I say this because multiple Cisco customers have told us that this is
invaluable debugging information: when a BTL fails to send a message,
for example, we specifically put in the error message "hostA tried to
send to hostB and failed" (vs. "communicator X rank Y tried to send to
rank Z"). System administrators want/need the actual hostnames in
order to [greatly] simplify the process of troubleshooting if there
is a problem in the fabric, and if so, where it is.

This is especially important for very large fabrics.

>> Do we really need a complete node map? A far as I can tell, it looks
>> like the MPI layer only needs a list of local processes. So maybe it
>> would be better to forget about the node ids at the mpi layer and
>> just
>> return the local procs.
>
> I agree, though I don't think we want a parallel list of procs. We
> just need
> to set the "local" flag in the existing ompi_proc_t structures.

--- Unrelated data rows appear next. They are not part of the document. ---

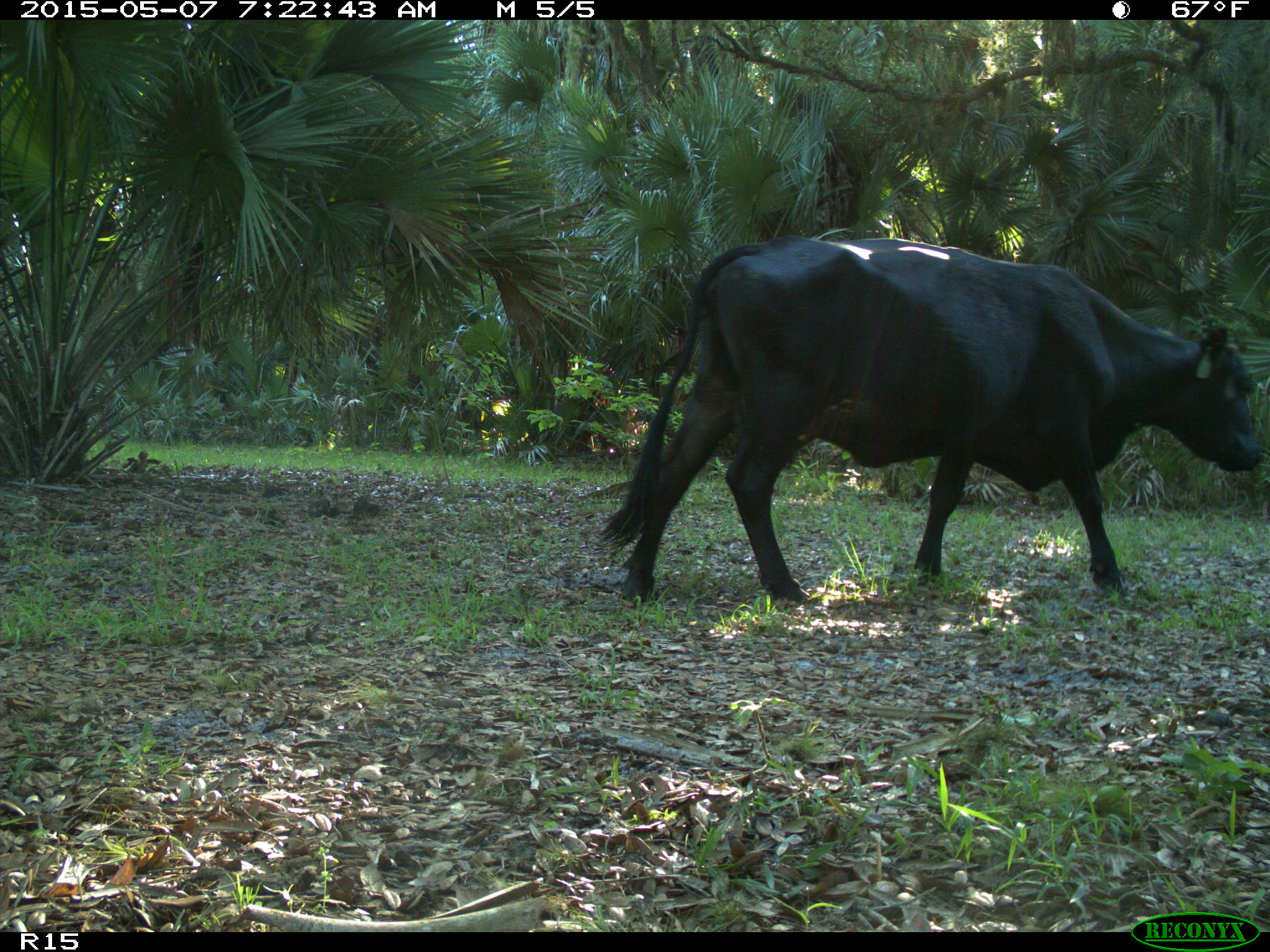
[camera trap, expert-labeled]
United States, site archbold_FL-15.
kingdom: Animalia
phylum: Chordata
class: Mammalia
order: Artiodactyla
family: Bovidae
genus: Bos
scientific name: Bos taurus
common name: domestic cow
Bos taurus (domestic cow).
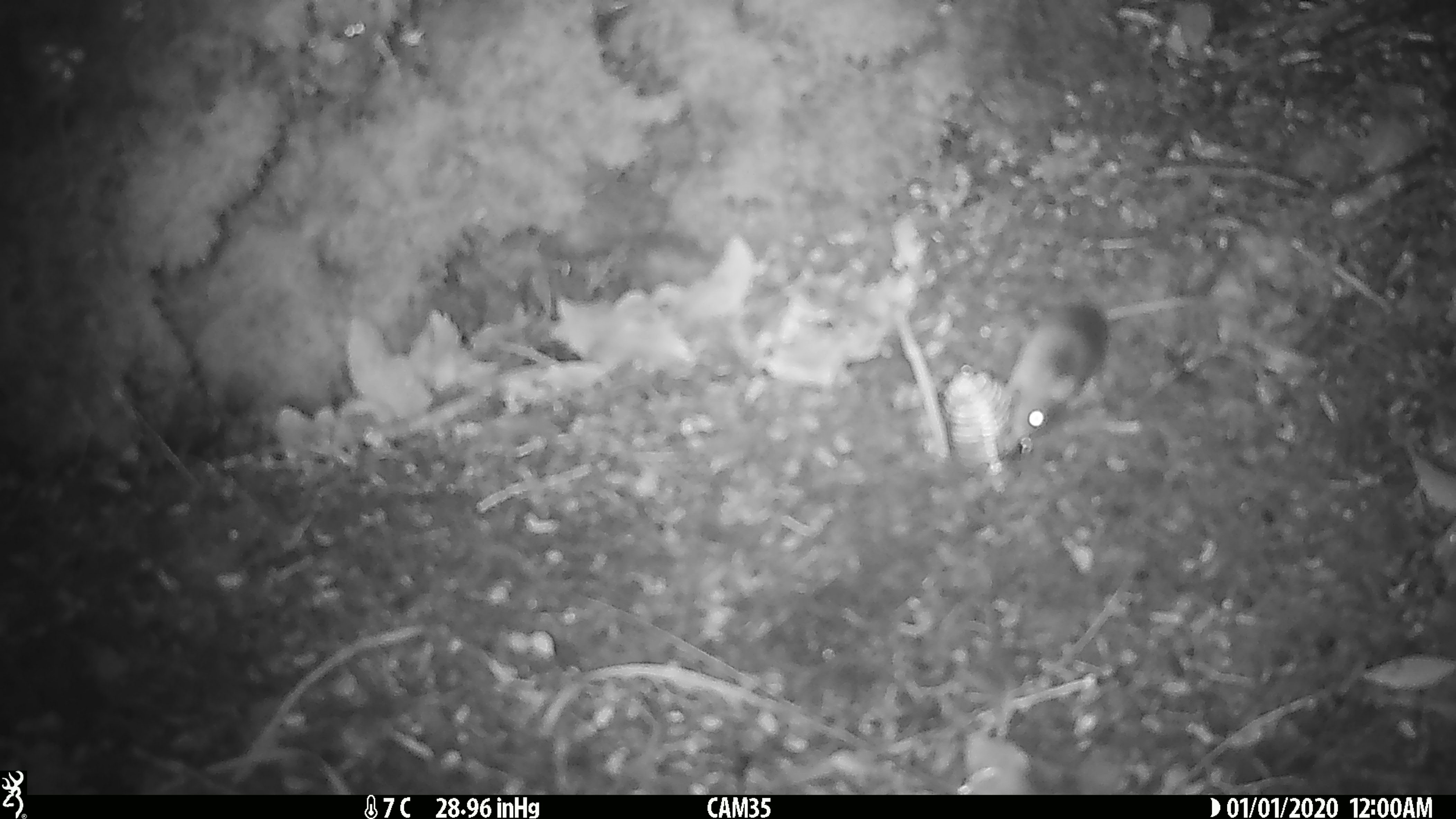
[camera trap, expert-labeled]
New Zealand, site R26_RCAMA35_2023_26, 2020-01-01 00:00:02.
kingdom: Animalia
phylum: Chordata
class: Mammalia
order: Rodentia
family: Muridae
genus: Mus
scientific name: Mus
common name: mouse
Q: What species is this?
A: Mouse (Mus).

I agree that the desired end result is that we need that "local" flag
set in the relevant ompi_proc_t's.

As previously implied: strcmp'ing hostnames is not always sufficient
(e.g., on the cray). Hence, sending hostnames around is useful for
the reasons I cited above, but it may not be sufficient for what is
needed.

>> So my vote would be to leave the modex alone, but remove the node id,
>> and add a function to get the list of local procs. It doesn't
>> matter to
>> me how the RTE implements that.
>
> I think we would need to be careful here that we don't create a need
> for
> more communication. We have two functions currently in the modex:
>
> 1. how to exchange the info required to populate the ompi_proc_t
> structures;
> and
>
> 2. how to identify which of those procs are "local"
>
> The problem with leaving the modex as it currently sits is that some
> environments require a different mechanism for exchanging the
> ompi_proc_t
> info. While most can use the RML, some can't. The same division of
> capabilities applies to getting the "local" info, so it makes sense
> to me to
> put the modex in a framework.
>
> Otherwise, we wind up with a bunch of #if's in the code to support
> environments like the Cray. I believe the mca system was put in place
> precisely to avoid those kind of practices, so it makes sense to me
> to take
> advantage of it.

FWIW, I'm very against putting #if's in the code for specific
architectures / RTE's. Such differences is what the MCA is for.

>> Alternatively, if we did a process attribute system we could just use
>> predefined attributes, and the runtime can get each process's node id
>> however it wants.
>
> Same problem as above, isn't it? Probably ignorance on my part, but
> it seems
> to me that we simply exchange a modex framework for an attribute
> framework
> (since each environment would have to get the attribute values in a
> different manner) - don't we?
>
> I have no problem with using attributes instead of the modex, but
> the issue
> appears to be the same either way - you still need a framework to
> handle the
> different methods.

I agree -- I don't see the difference. Tim -- can you explain? (I
also didn't quite understand your statement about being a fan of
attribute systems; other than it being an ASCII system with a flat
namespace [why is a flat namespace good, btw?], I don't really see how
it's significantly different than the modex principle...?)

-- 
Jeff Squyres
Cisco Systems